Randy Pausch was diagnosed with pancreatic cancer at age 46, when his youngest daughter was just 3 months old. As a well-known computer science professor at Carnegie Mellon University, he was a world leader in virtual reality training. But the focus of his last lecture to the university is not about programming a computer: It’s about how to live life. In Randy Pausch’s The Last Lecture, Randy tells his three young children what it means to be happy, despite the odds, and what it means to truly live. His words, given with his own death date in mind, may inspire everyone.
I had never heard of Randy Pausch until he passed away on July 25, 2008. My husband was watching “The Last Lecture” via the Internet, and I saw a little of it. When I saw the book this week sitting on my mother’s coffee table, I picked it up. I couldn’t stop reading it.
Randy’s trials were incredibly challenging. In August 2007, just one month before he delivered his last lecture, he found out that his cancer was terminal; he had three-to-six months to live. Yet his optimism in the lecture and in his book reveals his true passion for living.
I don’t know how not to have fun. I’m dying and I’m having fun. And I’m going to keep having fun every day I have left. Because there’s no other way to play it. (page 179)
Randy Pausch died nine months after he delivered his memorable lecture, three months longer than his diagnosis. His enthusiasm for life seems to have remained until the end of his life.
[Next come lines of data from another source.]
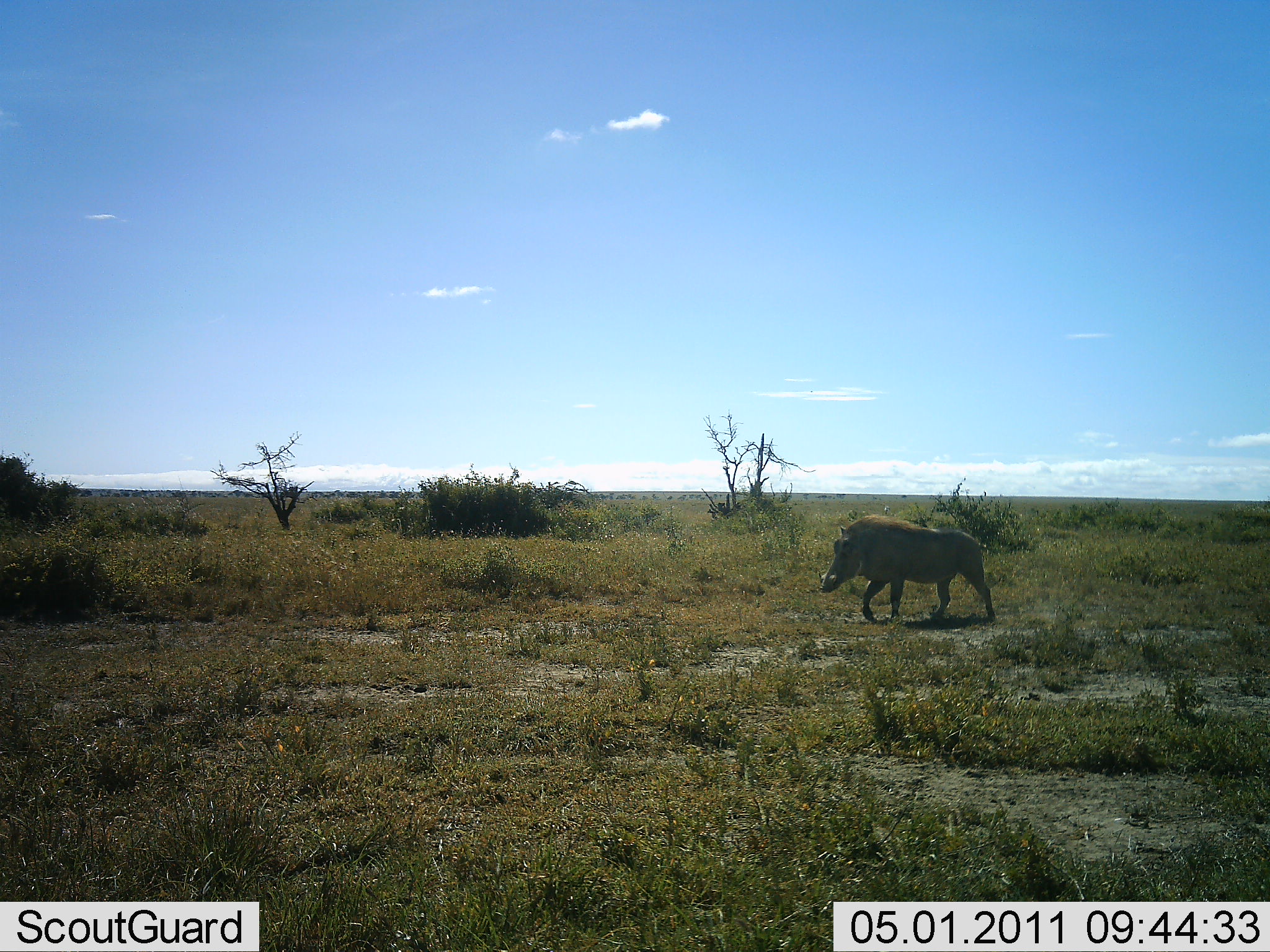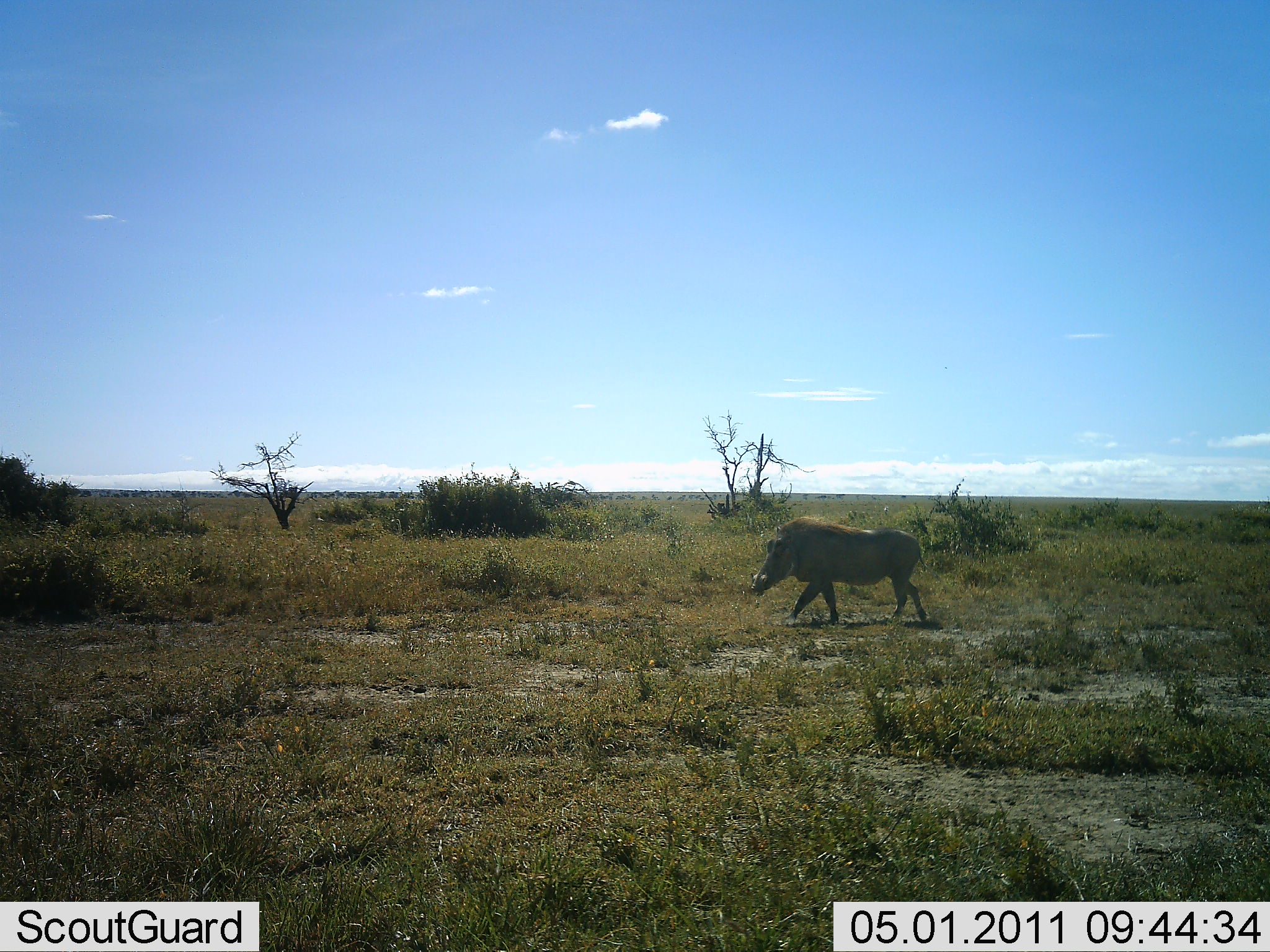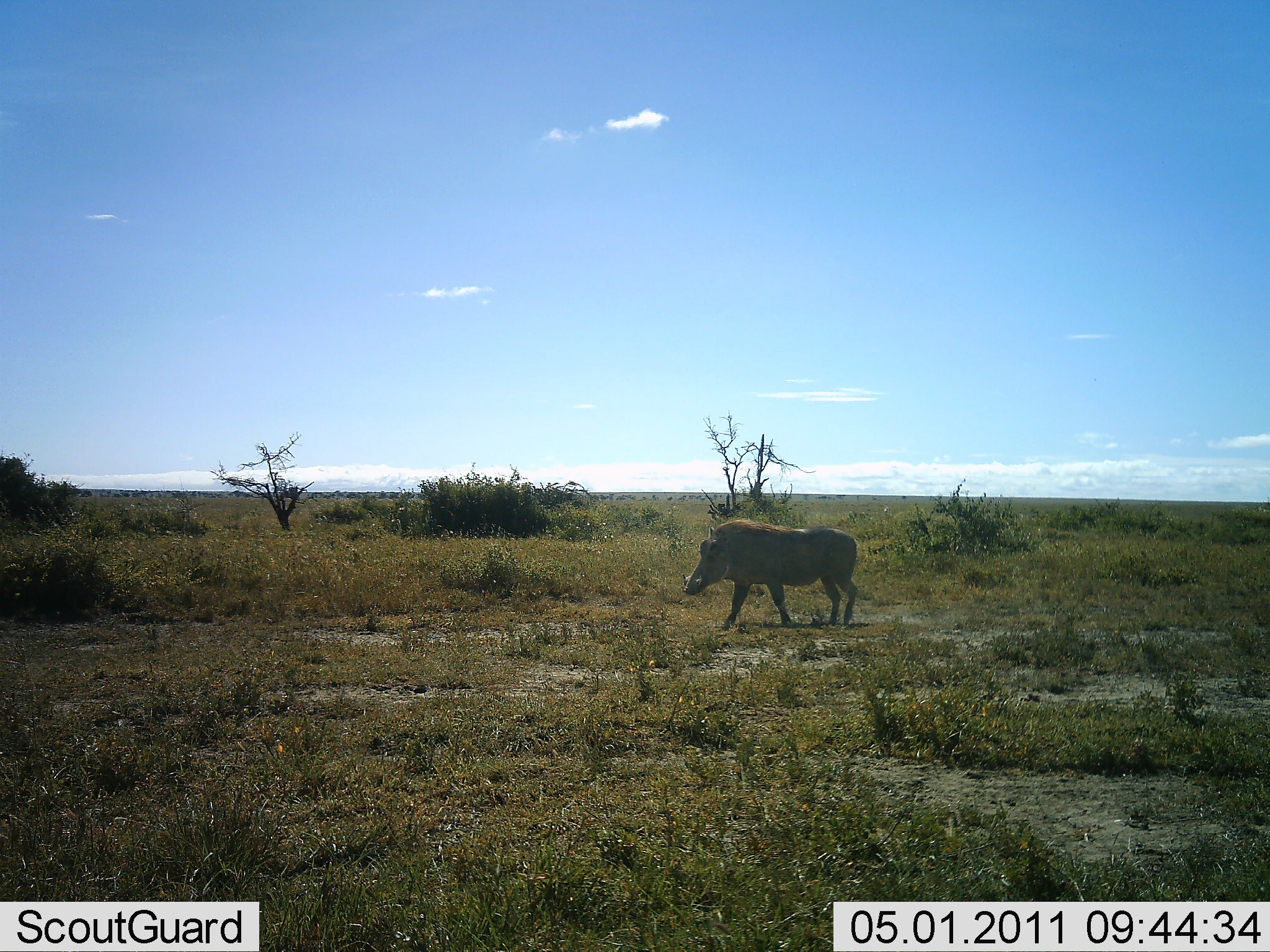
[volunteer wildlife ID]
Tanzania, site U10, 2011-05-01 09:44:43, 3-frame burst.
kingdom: Animalia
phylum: Chordata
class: Mammalia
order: Artiodactyla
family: Suidae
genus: Phacochoerus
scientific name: Phacochoerus africanus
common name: warthog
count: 1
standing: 9%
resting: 0%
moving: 100%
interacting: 0%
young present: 0%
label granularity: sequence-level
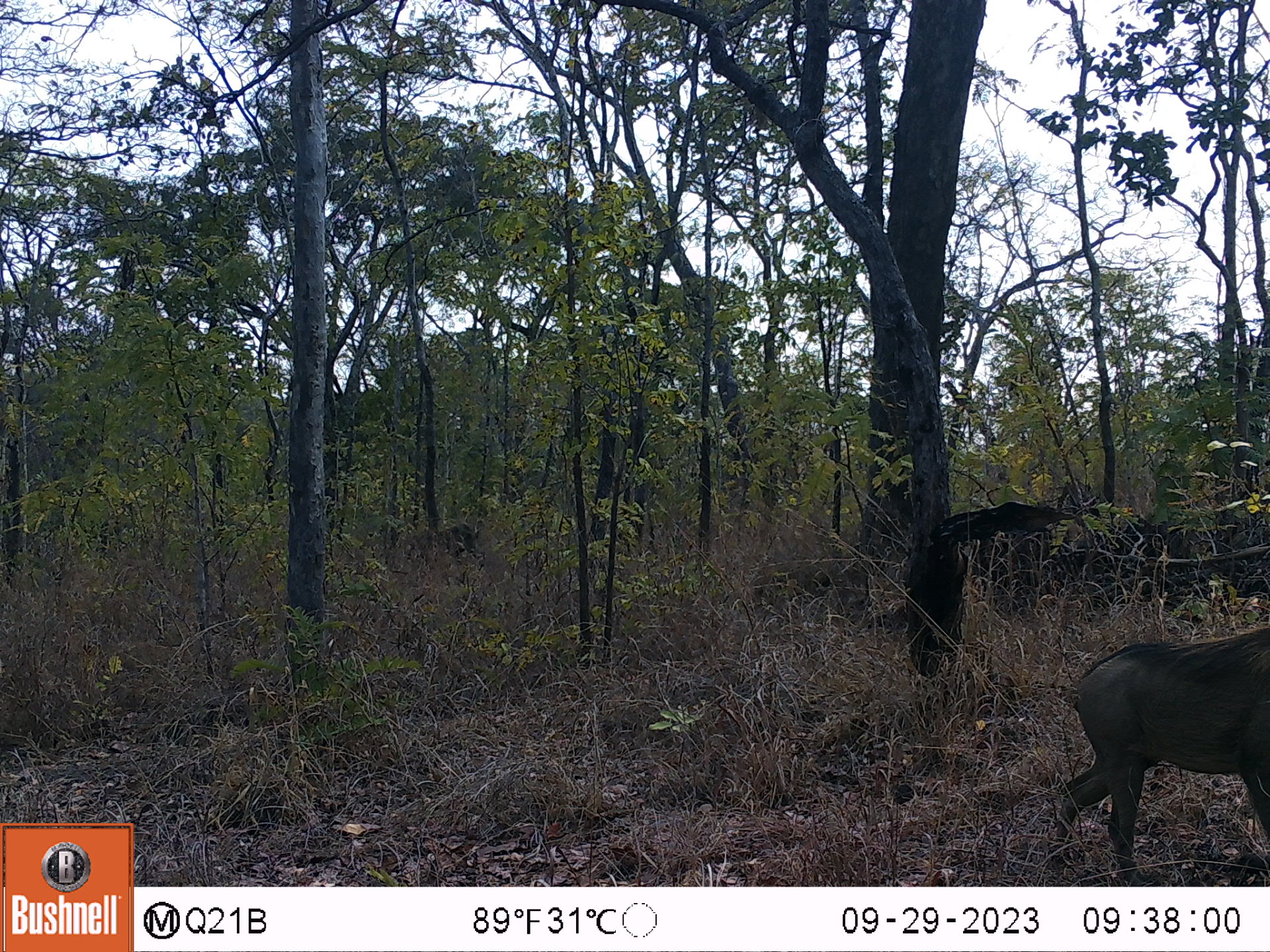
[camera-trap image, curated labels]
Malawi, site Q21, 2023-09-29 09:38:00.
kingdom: Animalia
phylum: Chordata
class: Mammalia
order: Artiodactyla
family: Suidae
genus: Phacochoerus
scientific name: Phacochoerus africanus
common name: common warthog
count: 2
I’d highly recommend reading this best-seller or at least watching his inspiring talk. Visit www.thelastlecture.org for more information about Randy Pausch, his lecture, and his Carnegie Mellon University virtual reality legacy. You can also find more information about helping fight pancreatic cancer.
If you found you had three-to-six months left to live, would you remain positive, even in the midst of the pain of chemotherapy? I don’t know how I would be. But most importantly, what would you share with your family and friends?
I don’t know how I would be. But I certainly hope I could reemphasize to my family the great things that we enjoy by being alive. That positive hope is the message I got from Randy Pausch.